The suspect, Chung Bene Cheng, 57, of New York, N.Y., is charged with transporting unstamped cigarettes and possession of more than 30 cartons of unstamped cigarettes, according to Cecil County District Court records.
Cheng, who is scheduled for a May 13 preliminary hearing, is free on a $20,000 bond that he posted Thursday after spending a night in the Cecil County Detention Center, court records show.
At the time of his traffic stop — it occurred about 4:30 p.m. Tuesday on northbound I-95 — Cheng had an open warrant out of Richmond, Va., charging him with possession with intent to dis-
tribute 40,000 packs or more of tax-paid cigarettes in an unrelated case, court records allege.
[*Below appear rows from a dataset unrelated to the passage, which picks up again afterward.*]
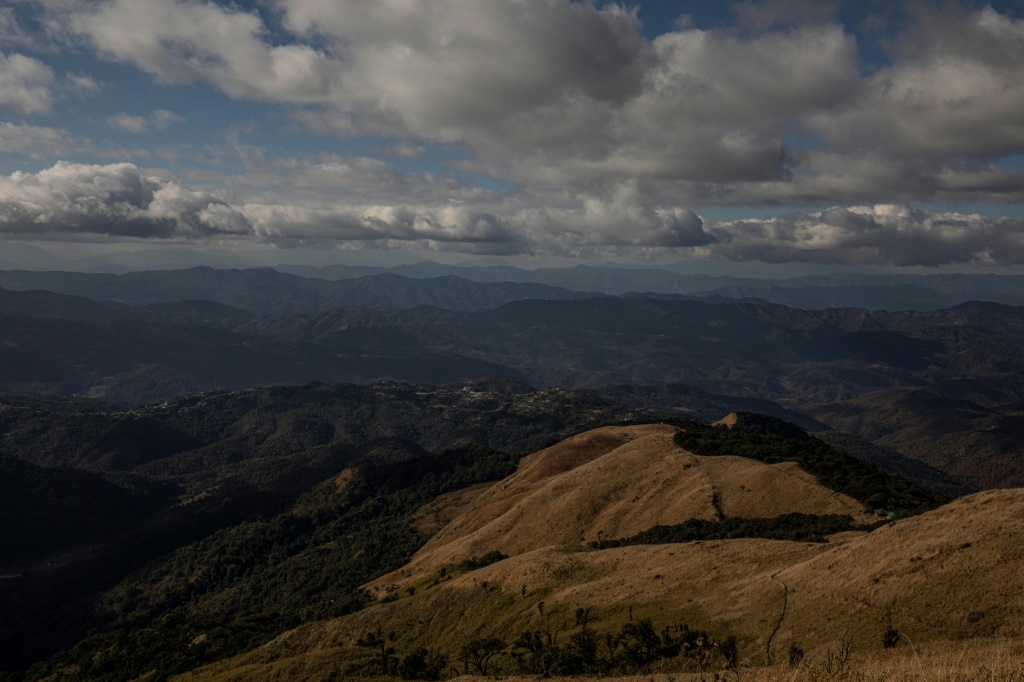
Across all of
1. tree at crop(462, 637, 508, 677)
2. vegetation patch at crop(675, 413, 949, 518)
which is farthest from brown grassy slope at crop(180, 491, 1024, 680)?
vegetation patch at crop(675, 413, 949, 518)

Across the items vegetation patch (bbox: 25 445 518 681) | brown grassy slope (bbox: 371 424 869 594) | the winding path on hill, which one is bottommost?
vegetation patch (bbox: 25 445 518 681)

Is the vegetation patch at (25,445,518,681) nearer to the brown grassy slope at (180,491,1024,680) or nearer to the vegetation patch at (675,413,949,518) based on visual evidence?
the brown grassy slope at (180,491,1024,680)

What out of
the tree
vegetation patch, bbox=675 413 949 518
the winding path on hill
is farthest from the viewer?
vegetation patch, bbox=675 413 949 518

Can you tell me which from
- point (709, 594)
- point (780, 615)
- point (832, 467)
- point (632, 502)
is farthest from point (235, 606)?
point (780, 615)

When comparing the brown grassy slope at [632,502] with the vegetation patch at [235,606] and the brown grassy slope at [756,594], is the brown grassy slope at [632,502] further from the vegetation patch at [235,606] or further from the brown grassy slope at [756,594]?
the brown grassy slope at [756,594]

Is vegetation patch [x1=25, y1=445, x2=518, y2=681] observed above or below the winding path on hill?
below

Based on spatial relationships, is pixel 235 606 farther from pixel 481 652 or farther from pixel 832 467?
pixel 832 467
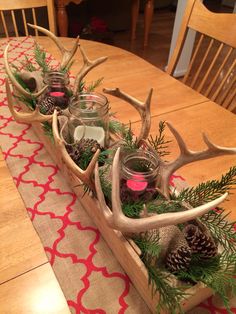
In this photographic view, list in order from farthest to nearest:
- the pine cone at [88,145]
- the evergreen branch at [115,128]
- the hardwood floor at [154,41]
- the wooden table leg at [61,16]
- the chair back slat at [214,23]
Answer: the hardwood floor at [154,41]
the wooden table leg at [61,16]
the chair back slat at [214,23]
the evergreen branch at [115,128]
the pine cone at [88,145]

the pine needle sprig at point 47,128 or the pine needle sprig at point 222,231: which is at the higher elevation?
the pine needle sprig at point 222,231

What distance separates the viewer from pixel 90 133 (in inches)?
26.4

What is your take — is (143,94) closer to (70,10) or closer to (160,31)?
(70,10)

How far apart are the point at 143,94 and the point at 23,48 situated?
675mm

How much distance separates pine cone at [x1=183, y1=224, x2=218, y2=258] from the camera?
16.8 inches

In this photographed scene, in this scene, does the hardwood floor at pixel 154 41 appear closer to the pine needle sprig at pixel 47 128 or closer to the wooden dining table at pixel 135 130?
the wooden dining table at pixel 135 130

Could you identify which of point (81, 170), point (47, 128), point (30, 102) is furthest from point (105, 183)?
point (30, 102)

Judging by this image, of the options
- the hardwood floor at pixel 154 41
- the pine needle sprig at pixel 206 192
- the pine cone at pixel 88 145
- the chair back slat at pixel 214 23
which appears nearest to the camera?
the pine needle sprig at pixel 206 192

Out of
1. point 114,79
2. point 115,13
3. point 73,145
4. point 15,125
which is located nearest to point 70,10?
point 115,13

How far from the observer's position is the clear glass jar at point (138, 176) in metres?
0.50

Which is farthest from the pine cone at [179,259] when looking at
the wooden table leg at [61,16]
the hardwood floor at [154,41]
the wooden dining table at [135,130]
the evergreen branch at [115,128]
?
the hardwood floor at [154,41]

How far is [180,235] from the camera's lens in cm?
45

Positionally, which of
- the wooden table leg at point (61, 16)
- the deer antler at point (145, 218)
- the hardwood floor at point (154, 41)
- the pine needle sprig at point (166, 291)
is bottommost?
the hardwood floor at point (154, 41)

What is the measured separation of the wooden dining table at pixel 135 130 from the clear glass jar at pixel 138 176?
0.44 feet
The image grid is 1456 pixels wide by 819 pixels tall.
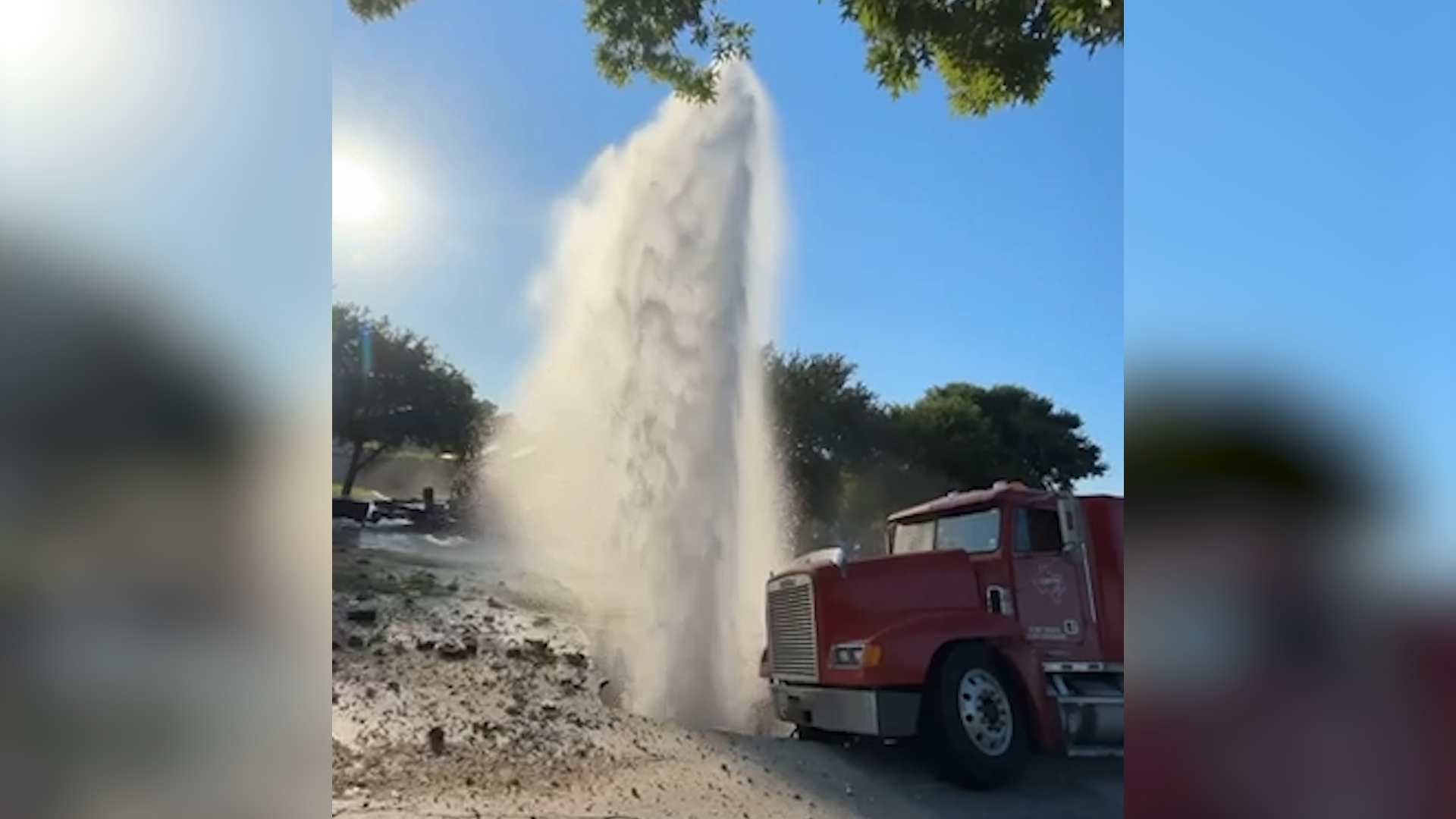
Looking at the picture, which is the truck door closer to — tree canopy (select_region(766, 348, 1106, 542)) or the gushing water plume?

Cheng was arrested Tuesday after a Maryland State Police trooper stopped a 2008 Chevrolet Express that Cheng, the sole occupant, was driving in the northbound lane of I-95 because Cheng allegedly was speeding, police said.
Because the patrolman and his assisting fellow troopers noticed several “criminal indicators,” including a “flat covered load that filled the entire rear of the van,” they searched the vehicle, police added.
“The load was squared off and concealed with cardboard and blankets. The strong odor of tobacco was emanating from the vehicle,” according to court records.
Court documents also indicate that investigators saw Virginia tax-stamped cigarette packs in the driver’s compartment and “cartons of cigarettes through an open trash bag in the rear cargo area.”
Troopers confiscated the cargo, which totaled 1,201 Virginia taxstamped cartons of cigarettes, each containing 10 packs of cigarettes, police said. The contraband cigarettes have a retail value of $77,468.50 in Maryland and reflect a $24,002 tax loss for the State of Maryland, police added.
“The defendant did not possess the proper license nor a bill of lading authorizing him to possess or transport unstamped cigarettes into or through the State of Maryland,” court records allege.
A great disparity in cigarette taxes and prices, particularly between southern and northern states, has created a black market. In a typical practice, a person will buy a bulk of cigarettes in Virginia or North Carolina, where taxes and prices are relatively low, and then drive them to New York or New England, where taxes and prices are much higher. Then the person will sell those cigarettes at a discounted price and still see a significant profit.